Fig. 4. Modified geometric phases in the presence of non-Abelian effects.

a Geometric winding of the lower-band Bloch eigenstates associated with a conservative SSH Hamiltonian illustrated on the Bloch sphere. In this representation, the upper and lower Bloch eigenstates are located on the equatorial plane, shown in red and blue colors, respectively. Here, $\left.∣A\right)⟩$ and $\left.∣B\right)⟩$ represent the uniformly distributed states residing on the A and B sublattices, corresponding to the points located on the south and the north poles of the Bloch sphere, respectively. The magenta and light blue arrows represent the upper- and lower-band Bloch eigenstates associated with the Bloch momentum k = 0, respectively. The lower panel indicates reciprocal-space dynamics associated with the lower band, which in the adiabatic regime is independent of the upper band. b Similar results for a dissipative SSH Lindbladian are obtained from the corresponding modified Wilson line operator (Eq. (2)). Unlike the conservative case a, the lower-band of a dissipative SSH lattice is expected to exhibit a different geometric phase than that of the upper one. This is because the dissipation bands emerging in the latter are coupled via the off-diagonal Wilczek-Zee connections (A_pq), as illustrated in the lower panel b. Hence, during a Bloch period, the upper-band eigenstates (represented by green dots) are relatively amplified while those associated with the lower one (shown as orange dots) experience a higher attenuation. Eventually, the state of the system at the end of this cycle is determined by the interference between the eigenstates associated with these two bands, which is dominated by the upper-band contribution. This results in a π phase shift in the lower-band geometric phase. The left and right black dotted arrows represent the transfer of Bloch eigenstate populations from the lower band to the upper one and vice versa, respectively. c Experimentally measured values (to be compared with Fig. 3c) indeed corroborate these theoretical predictions. In all cases the error bars indicate standard deviations.

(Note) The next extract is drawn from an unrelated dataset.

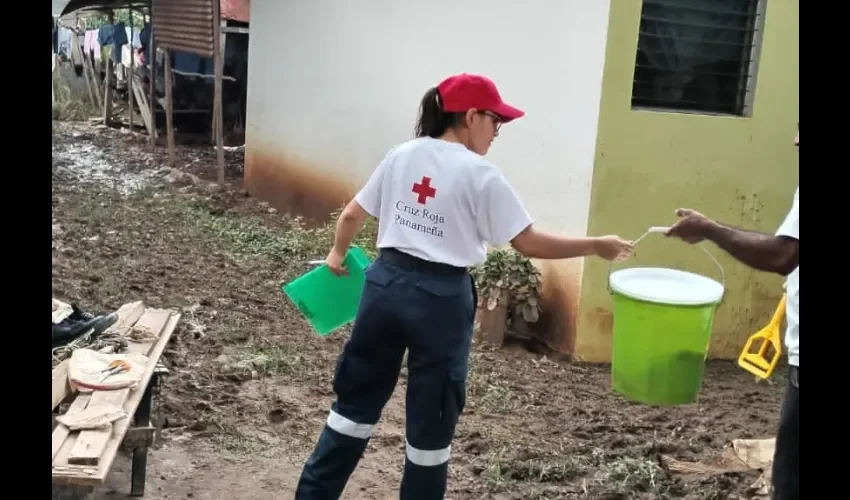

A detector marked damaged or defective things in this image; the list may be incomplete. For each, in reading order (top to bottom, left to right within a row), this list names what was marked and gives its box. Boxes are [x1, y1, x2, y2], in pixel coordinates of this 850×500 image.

rusty metal sheet [151, 0, 214, 57]
rusty metal sheet [220, 0, 247, 23]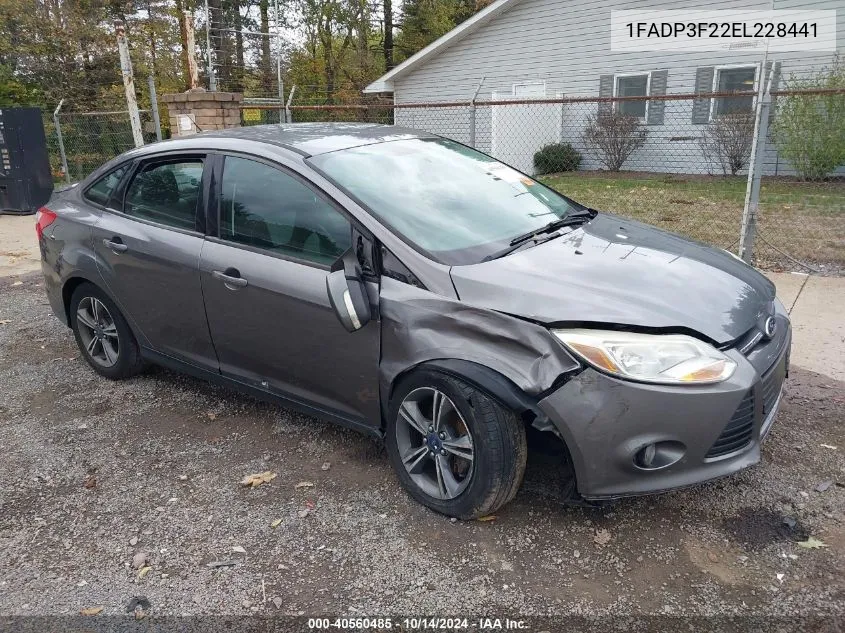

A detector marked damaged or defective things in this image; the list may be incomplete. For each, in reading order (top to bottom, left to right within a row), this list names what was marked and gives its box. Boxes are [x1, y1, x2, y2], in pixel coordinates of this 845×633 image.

Fig. 5. Non-Abelian dynamics involving Bloch eigenstates in a dissipative honeycomb lattice.

a Schematic of a dissipative honeycomb lattice with two sublattices A and B. b Dissipation bands associated with the Bloch eigenstates of the lattice. c The Brillouin zone in the reciprocal space where an initial point at k = k₀ is shown together with two different closed loops C₁ and C₂ along which the initial state is transported. d Simulation results displaying the initial and final states on the Bloch sphere clearly show the non-commutative nature of the modified Wilson lines defined in Eq. (2), $\widehat{{\mathit{W}}^{\prime }}\left(C_1\right)\widehat{{\mathit{W}}^{\prime }}\left(C_2\right)\ne \widehat{{\mathit{W}}^{\prime }}\left(C_2\right)\widehat{{\mathit{W}}^{\prime }}\left(C_1\right)$.